Desde 2015 que River es protagonista de la Libertadores. La ganó dos veces, llegó a la final en otra edición y metió una semifinal. La entiende. Ejerce sus partidos como un experto. Sabe cuándo hay que apretar, cuándo hay que plancharse y cuándo no hay que descansar. Por eso, aplasta, cuando hay una rendija que permita hacerlo. No es la primera vez, desde que llegó Gallardo, que golea de esta manera -con Jorge Wilsterman-. Nadie en su sano juicio querría cruzarse con este equipo en esta Copa.

A River parece no haberle pasado el tiempo de la pandemia. Como si hubiera dado lo mismo. Y mantienen con verborragia el leimotiv que lo trajo hasta acá: seguir llegando antes que los rivales a cualquier pelota. Cuando eso ocurre, alcanza con dársela a Enzo Pérez y a Nacho Fernández, que ellos ya saben qué es lo que hay que hacer: cuándo un pase fuerte, cuándo largo, cuándo desmarcarse, cuándo y cuánto y cómo hay que juntarse.

Tarde o temprano, la pelota va a llegarle a los delanteros. Matías Suárez sigue en esplendor de talento: controlar, patear y conducir con cualquier hemiferio del cuerpo, acelerar o frenar o tocar o lo que haga falta. Rafael Santos Borré sigue siendo insoportable para los defensores rivales. Al igual que Nicolás De la Cruz, su socio del mediocampo en esto expresar la electricidad del equipo.

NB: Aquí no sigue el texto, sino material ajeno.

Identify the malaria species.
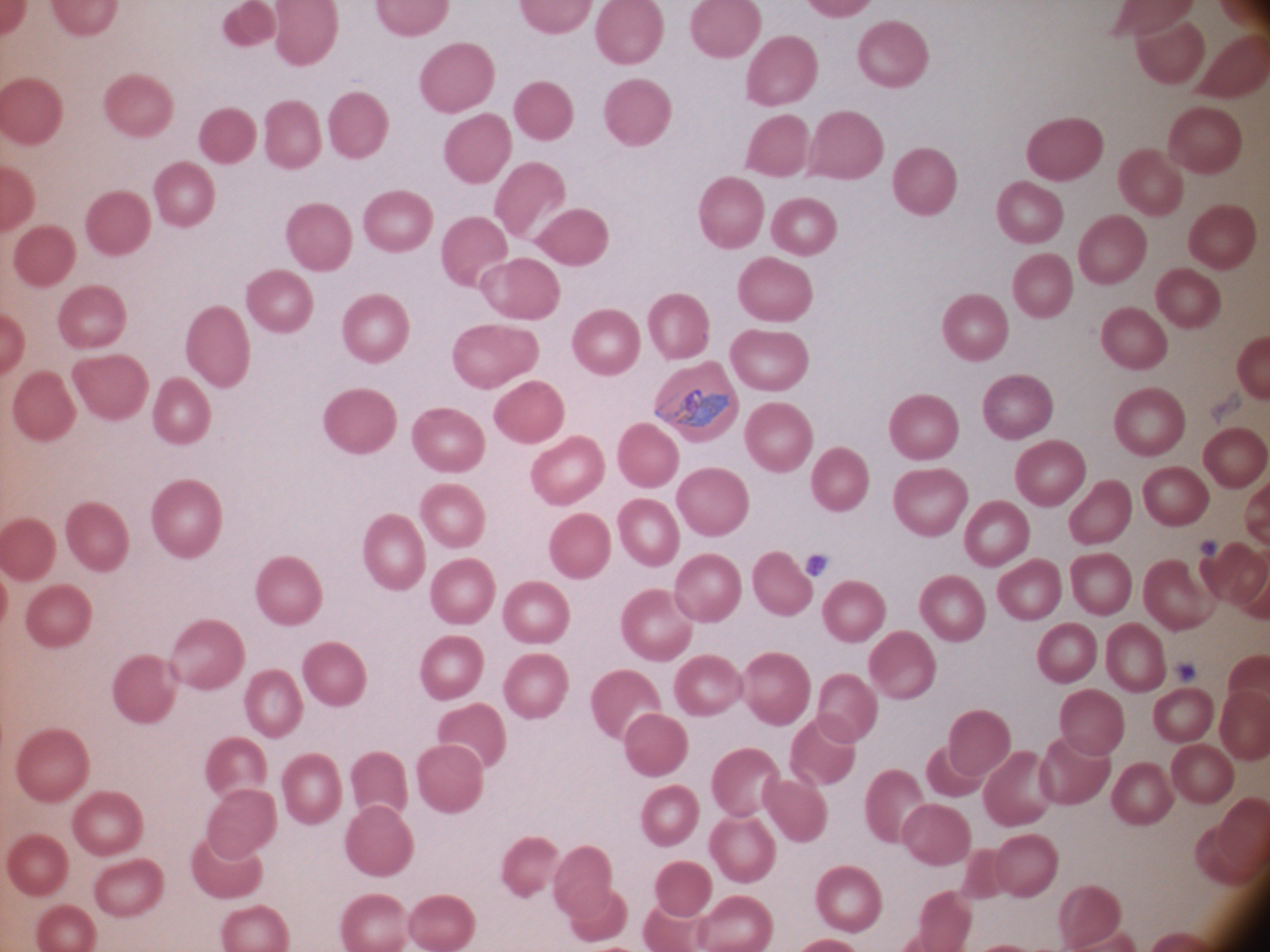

La calidad de Julián Álvarez es la nueva incorporación de este equipo. El nuevo artificio del nuevo esquema táctico: 4-3-3. La aventura del 5-3-2 culminó. Quizás el regreso de Milton Casco modifique el escenario, pero difícilmente salga de esta estructura y será Angileri quien deje su lugar. Marcelo Gallardo, como sea, logra reinventar a fuerza de pequeñas modificaciones a su equipo. La firma sigue siendo la misma.